たまに人から「地毛が赤毛でいいね」「肌が白くていいね」と言われる。でも人って無い物ねだりだからね。今は人に羨ましがられる髪色、肌色かもしれないけど、幼少期はそのせいで「外国人」と言われ、差別に苦しんだ。カーロヘアーも一緒だ。今はストレートで、なんてことない髪の毛に見えるけど、私の髪の毛に関する悩みの歴史は生まれた時から今まで続いている。縮毛矯正をした後の髪の毛だって、傷まないように色んな手段を使って髪の毛の管理を努力した。だから声は大にして言いたい。人は裏でどういう苦労をしているかわからない。表面上どうってことなさそうに見えても、蓋を開けたら自分にコンプレックスを強く抱いて悩んでいたり、死ぬ物狂いで努力をしていたりする。私のカーリーヘアーのように。私の今のストレートな髪の毛だって、2ヶ月に1回2-3万の大金を払って、縮毛矯正をかけている。「美容院に行けばいいだけじゃん!」大したことじゃないように見えるけど、これでもたくさん悩んで努力して、その努力の結果が今なのだ。パッと見て、私の今の髪の毛はなんてことないかもしれない。悩みもなさそうに見えるかもしれない。でも蓋をあけると様々なことに苦しんで、苦労してきて、そして今があるのだ。だから「平気で「髪の毛傷んでいるね」とか言われると「何も知らないくせに」って、負の感情を持ってしまう。

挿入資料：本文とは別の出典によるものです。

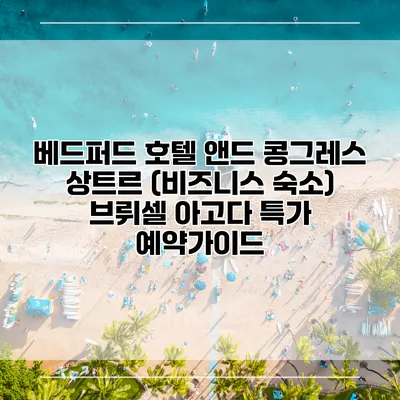 베드퍼드 호텔 앤드 콩그레스 상트르 (비즈니스 숙소) 브뤼셀 아고다 특가 예약가이드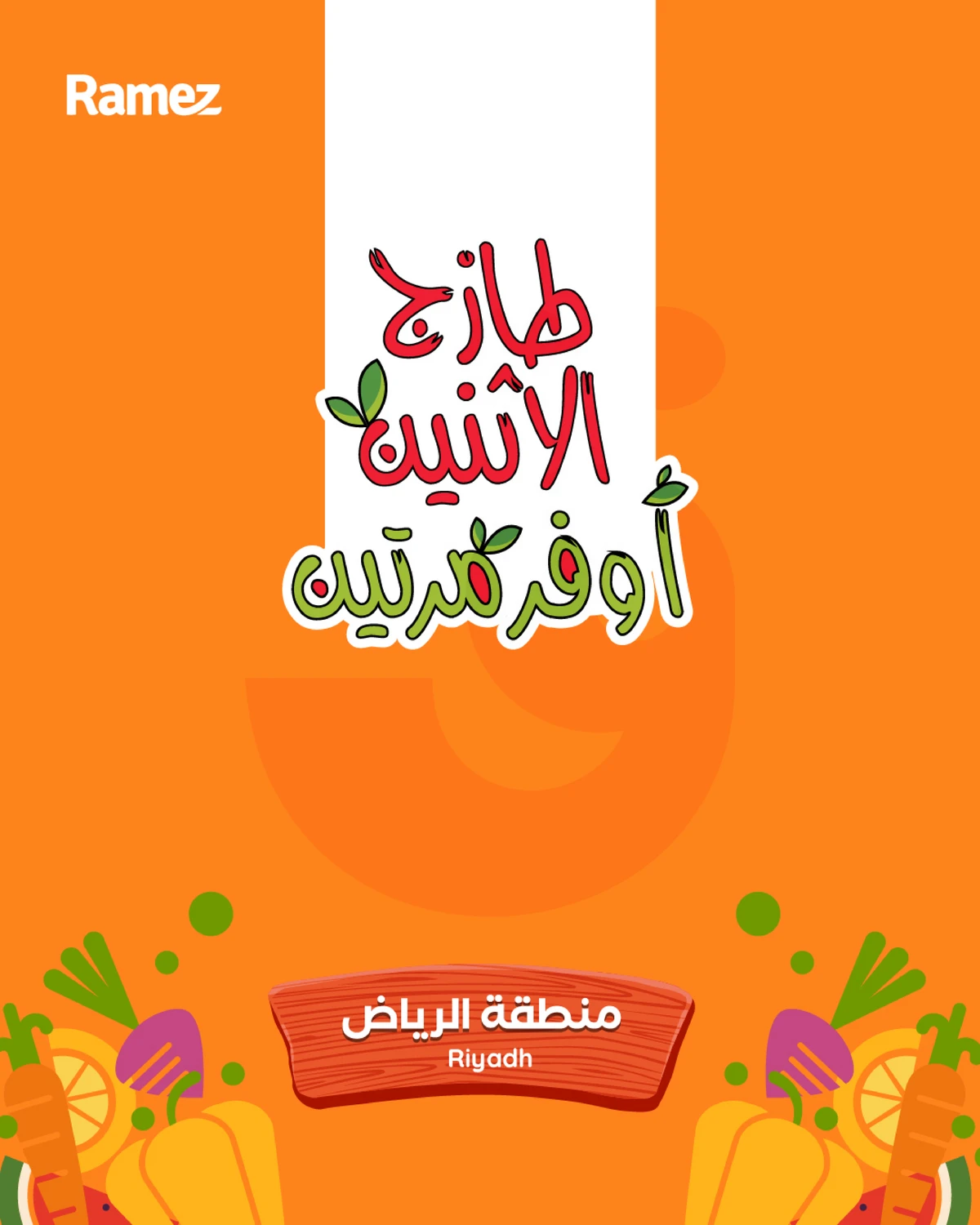 عروض الطازج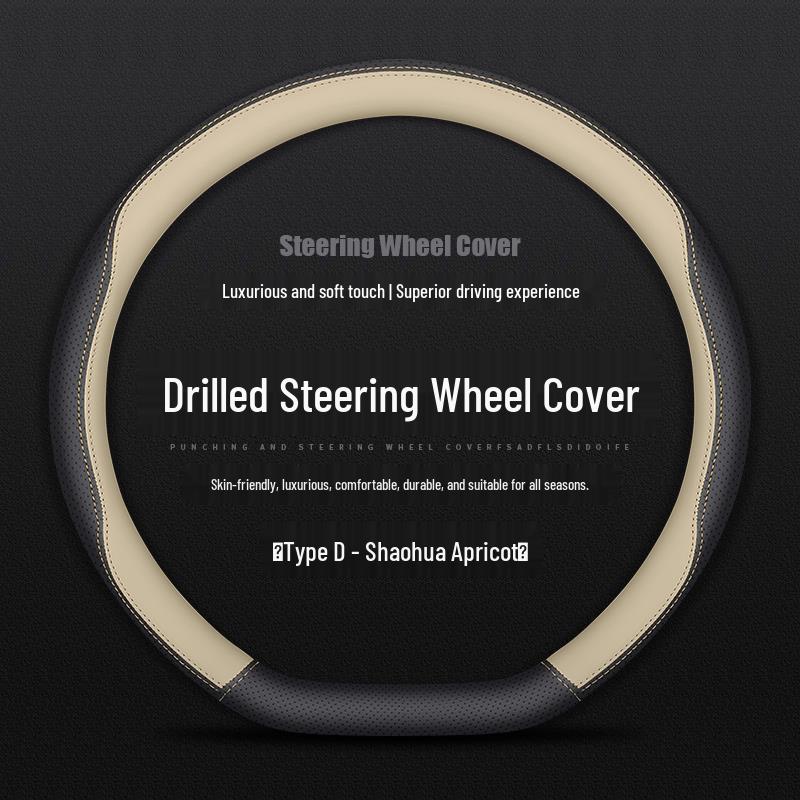 2025 Haval Menglong Anti-Slip Steering Wheel Cover - Ultra-Thin, Dedicated Car Accessory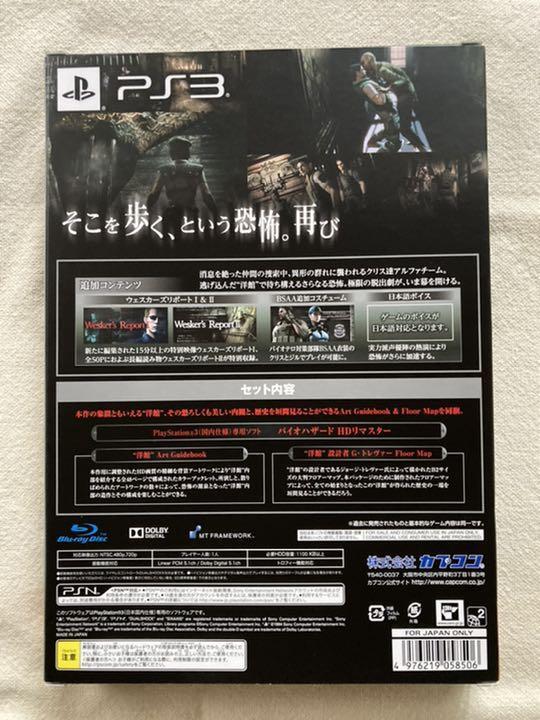 Resident Evil HD Remaster Collector – PS3, NTSC-J, édition Japonaise, Très Bon état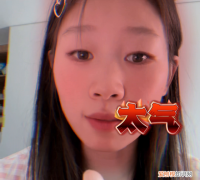 抖音1万点赞如何获利 抖音点赞关注能挣钱是真的吗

完璧そうに見える人だって、本当は苦しんでいたり、コンプレックスに悩み狂っていたり、なんなら、私には想像もつかないような悩みを持っているかもしれない。裏でどういう思いをして生きているか、どういう苦労を今までたくさんしてきたか、、、他の人には、わからないんだよ。そういう見えない部分って人間はたくさんあるんだと思う。だから、私は人の「完璧」を信じないし、自分自身が見える部分だけで人を判断しないようにしたいなって思う。

現在の髪の毛

でも結局、私は自分のカーリーヘアーを受けいられる日が来ることは、いつかあるのだろうか?自分がカーリーヘアで出歩いているのは想像もつかないし、一生のうちで、そんなことがあるのか?と思うくらい。縮毛矯正をやめる日は果たしてくるのであろうか?もしその日がきたら、その日は最高な記念日になると思う…。だって、自分自身がやっと初めて、自分の全てを受けいられることになった日だから。自分の全てを愛せた記念日、そんな日になると思う。その日は来るかわからないけど、少しづつ自分の特徴でもある「カーリーヘアー」を認めていきたいなとは最近思う。少しづつ、少しづつ。